▸ TEXTE RETENU:
REPORTAGE. "Nous ne serons jamais le 51e Etat américain" : face aux attaques de Donald Trump, le Canada connaît un nouvel élan patriotique avant les législatives

"Il en faut beaucoup pour mettre les Canadiens en colère. Mais Donald Trump a réussi." A en croire l'ambiance joviale qui règne, on pourrait douter de la fureur qui bouillonne chez la trentaine de manifestants réunis en face de l'ambassade des Etats-Unis à Ottawa, la capitale canadienne, en ce samedi d'avril. Du moins, jusqu'à ce qu'on repère la pancarte "Que Trump aille se faire foutre" tenue par Louise, une sexagénaire venue avec deux amies.

Le mini-rassemblement est organisé à l'appel de plusieurs mouvements pro-Canada, apparus ces dernières semaines en réaction aux déclarations incendiaires du président américain. Depuis son élection en novembre, Donald Trump n'a cessé de s'en prendre à son principal partenaire commercial et allié historique. Outre des droits de douane de 25% imposés sur l'acier et l'automobile, le républicain a plusieurs fois évoqué l'idée de faire de son voisin le "51e Etat américain". Une menace qu'il a encore répétée à moins d'une semaine des législatives anticipées, qui se tiennent lundi 28 avril au Canada, rapporte la radio CBC.

▸ ENREGISTREMENTS FOURNIS:
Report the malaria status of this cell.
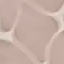
It is uninfected.

Summary:
  - Image type: automatically extracted cell patch, resized to 64 × 64 pixels
  - Stain: Giemsa
  - Capture: smartphone camera at the microscope eyepiece
  - Preparation: thin blood film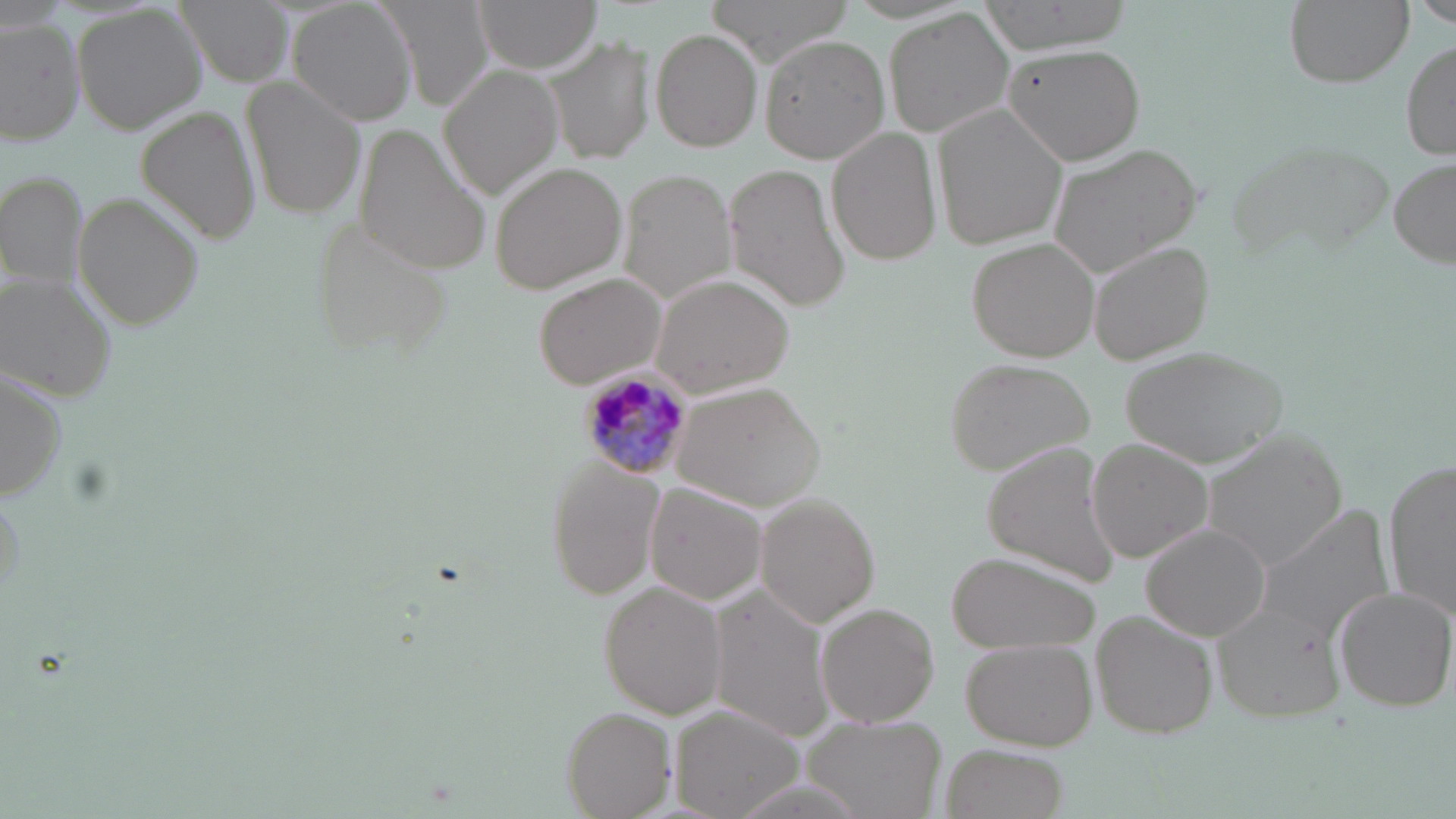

▸ CONSIGNE DE L'EXERCICE: Recopiez, s'il vous plaît, le passage du texte retenu qui va de « Le mini-rassemblement est » à « la radio CBC. ».

▸ RÉPONSE À L'EXERCICE:
Le mini-rassemblement est organisé à l'appel de plusieurs mouvements pro-Canada, apparus ces dernières semaines en réaction aux déclarations incendiaires du président américain. Depuis son élection en novembre, Donald Trump n'a cessé de s'en prendre à son principal partenaire commercial et allié historique. Outre des droits de douane de 25% imposés sur l'acier et l'automobile, le républicain a plusieurs fois évoqué l'idée de faire de son voisin le "51e Etat américain". Une menace qu'il a encore répétée à moins d'une semaine des législatives anticipées, qui se tiennent lundi 28 avril au Canada, rapporte la radio CBC.